Each TOML filter (src/core/toml_filter.rs) runs an 8-stage pipeline: strip ANSI → regex substitutions → match_output short-circuit → strip/keep_lines → line truncation → head/tail_lines → max_lines cap → on_empty fallback. The match_output stage is the clever one — if the full output blob matches a pattern (e.g., "nothing to commit" in git), it short-circuits and returns a two-word message immediately instead of running the rest of the pipeline.

The tee mechanism in src/core/tee.rs handles a real failure mode: when RTK filters a failing command, the agent only sees the summary. If that summary is insufficient, the full raw output is saved to ~/.local/share/rtk/tee/ with a timestamp slug, and the hint path is appended to the filtered output. The LLM can then cat the log file if it needs more context — no re-execution needed.

Using it

brew install rtk
rtk init -g         # installs Claude Code hook + RTK.md
# restart Claude Code
git status          # auto-rewritten to: rtk git status

The hook patch in .claude/settings.json uses the PreToolUse hook with a bash interceptor. After that, every Bash tool call from the agent goes through rtk rewrite first.

You can track savings:

rtk gain
# Token savings: 78,432 saved / 91,200 total → 86% reduction
# Top commands: git (34%), cargo (22%), gh (18%)

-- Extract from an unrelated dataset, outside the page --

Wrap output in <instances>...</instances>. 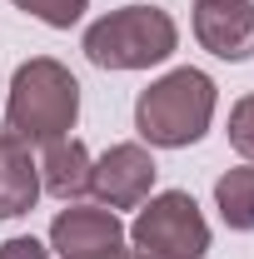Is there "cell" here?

rtk gain --graph    # ASCII bar chart, last 30 days
rtk discover        # shows which commands you're running that RTK could handle but isn't

For commands with aggressive compression:

rtk read src/main.rs -l aggressive  # signatures only, strips function bodies
rtk test cargo test                  # failures only, drops passing test lines
rtk git diff                         # stat summary + compacted diff

Rough edges

The scope limitation is worth understanding: RTK only intercepts Bash tool calls. Claude Code's built-in Read, Grep, and Glob tools bypass the hook entirely. The README is upfront about this, but it means a session that leans on native tools (which it should, for performance) gets less coverage than the headline numbers suggest.

The TOML filter system is powerful but the documentation for writing custom filters is thin. There's a filters.toml template generated by rtk init, but understanding the 8-stage pipeline requires reading src/core/toml_filter.rs directly. For most users this won't matter — the built-in filters cover enough ground — but if you want to add a filter for a niche tool, you're reading Rust to understand the schema.

Telemetry is on by default (opt-out, not opt-in). It's anonymous and clearly documented, but in security-sensitive environments this needs an explicit RTK_TELEMETRY_DISABLED=1.

The savings estimates in the README are benchmarks on medium-sized TypeScript/Rust projects. In practice the numbers vary significantly based on how test-output-heavy your workflow is. The rtk gain command shows your actual numbers, which is the right thing to look at.

Bottom line

If you run AI coding sessions heavily, RTK is worth the 30-second install. The transparent hook means zero workflow change — you don't think about it after setup. The 23k GitHub stars suggest this is already widely adopted in the agentic coding community, which is a reasonable signal for something this infrastructural.